▶ **ÉNONCÉ**
Recopiez à l’identique le passage du texte sur Maria Callas, plus bas, en commençant par « Le chant était » et en allant jusqu’à « le strict minimum. ».

L’essence de Maria Callas au travers d’Adonà Mamo

Prélude

Je parcourrais la même route tous les jours à pied pour aller à l’Académie de danse et en revenir. Je passais toujours devant le même kiosque à journaux, qui présentait soigneusement les magazines, dont certains contenaient des objets en cadeau : lunettes, bracelets, colliers, cassettes vidéo, CD, etc…

Quelques jours auparavant, un CD de la plus grande chanteuse d’opéra de l’histoire, Maria Callas, « Vissi d’arte, vissi d’amore » était sorti. Malgré la belle image et la notoriété de la cantatrice, dans les huit jours qui avaient suivi la sortie du CD, personne ne l’avait acheté.

Le chant était ma passion et je connaissais évidemment le nom de Callas, mais je ne la connaissais pas professionnellement.

– Qui était Maria Callas ? Je me suis demandé ce qu’il y avait sur ce CD.

Je l’ai acheté avec beaucoup de curiosité.

Après avoir parcouru quelques pâtés de maisons, je suis rentré chez moi, un appartement misérable à Rome, Via della Polveriera, aménagé avec le strict minimum.

J’ai enlevé ma veste K-way et l’ai jetée sur le fauteuil à côté du canapé. Je me suis assis et j’ai enlevé mes chaussures avec mes pieds.

– Quelle journée aujourd’hui ! Aujourd’hui, aux répétitions, ils nous ont épuisés !, me suis-je dit.

Il ne restait plus que quelques jours avant le 5 novembre, jour de la première de la comédie musicale La fièvre du samedi soir à la chapelle Sixtine de Rome.

▶ **DONNÉES FOURNIES**
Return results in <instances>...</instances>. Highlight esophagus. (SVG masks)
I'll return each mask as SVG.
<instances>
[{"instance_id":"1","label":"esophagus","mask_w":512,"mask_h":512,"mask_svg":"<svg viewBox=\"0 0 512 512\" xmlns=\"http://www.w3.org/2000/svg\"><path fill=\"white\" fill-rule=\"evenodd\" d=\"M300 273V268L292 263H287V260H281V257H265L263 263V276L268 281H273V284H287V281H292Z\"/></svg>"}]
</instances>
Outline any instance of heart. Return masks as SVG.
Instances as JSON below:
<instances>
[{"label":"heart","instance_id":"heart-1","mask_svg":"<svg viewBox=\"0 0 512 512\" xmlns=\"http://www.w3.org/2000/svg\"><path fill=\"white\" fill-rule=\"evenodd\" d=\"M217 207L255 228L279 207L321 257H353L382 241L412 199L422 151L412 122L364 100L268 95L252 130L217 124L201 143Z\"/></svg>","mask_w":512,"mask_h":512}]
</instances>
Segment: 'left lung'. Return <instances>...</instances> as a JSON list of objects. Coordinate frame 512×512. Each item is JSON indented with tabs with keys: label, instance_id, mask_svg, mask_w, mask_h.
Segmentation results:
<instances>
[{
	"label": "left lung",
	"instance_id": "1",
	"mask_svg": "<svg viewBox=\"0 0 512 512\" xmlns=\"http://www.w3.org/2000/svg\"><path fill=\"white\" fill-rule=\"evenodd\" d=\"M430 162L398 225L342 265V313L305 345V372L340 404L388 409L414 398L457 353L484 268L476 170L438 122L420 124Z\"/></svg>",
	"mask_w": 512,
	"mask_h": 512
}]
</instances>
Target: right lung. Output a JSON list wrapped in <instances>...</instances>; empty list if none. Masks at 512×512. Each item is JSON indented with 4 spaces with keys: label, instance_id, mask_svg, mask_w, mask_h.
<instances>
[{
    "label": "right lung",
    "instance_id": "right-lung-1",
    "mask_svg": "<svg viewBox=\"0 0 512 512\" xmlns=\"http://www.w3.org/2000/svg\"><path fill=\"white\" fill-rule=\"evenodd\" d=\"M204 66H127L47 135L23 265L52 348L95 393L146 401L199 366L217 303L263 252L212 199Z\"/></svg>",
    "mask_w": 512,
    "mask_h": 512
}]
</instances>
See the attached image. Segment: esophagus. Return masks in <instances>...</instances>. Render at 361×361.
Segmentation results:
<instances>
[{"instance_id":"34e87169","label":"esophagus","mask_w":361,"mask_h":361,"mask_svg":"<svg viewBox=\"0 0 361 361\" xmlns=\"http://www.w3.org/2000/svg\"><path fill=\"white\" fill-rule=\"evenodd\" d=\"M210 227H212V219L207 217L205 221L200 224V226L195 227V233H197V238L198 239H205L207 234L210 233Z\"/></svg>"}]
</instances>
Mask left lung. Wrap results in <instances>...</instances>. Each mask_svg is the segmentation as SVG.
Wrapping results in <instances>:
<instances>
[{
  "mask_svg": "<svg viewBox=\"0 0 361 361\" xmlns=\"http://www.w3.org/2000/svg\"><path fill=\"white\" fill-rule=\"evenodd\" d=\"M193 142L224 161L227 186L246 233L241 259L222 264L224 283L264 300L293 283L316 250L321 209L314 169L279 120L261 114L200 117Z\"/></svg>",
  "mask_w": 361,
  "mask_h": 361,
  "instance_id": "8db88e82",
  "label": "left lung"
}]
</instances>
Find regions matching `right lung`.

▶ **RÉSULTAT CI-DESSOUS**
Le chant était ma passion et je connaissais évidemment le nom de Callas, mais je ne la connaissais pas professionnellement.

– Qui était Maria Callas ? Je me suis demandé ce qu’il y avait sur ce CD.

Je l’ai acheté avec beaucoup de curiosité.

Après avoir parcouru quelques pâtés de maisons, je suis rentré chez moi, un appartement misérable à Rome, Via della Polveriera, aménagé avec le strict minimum.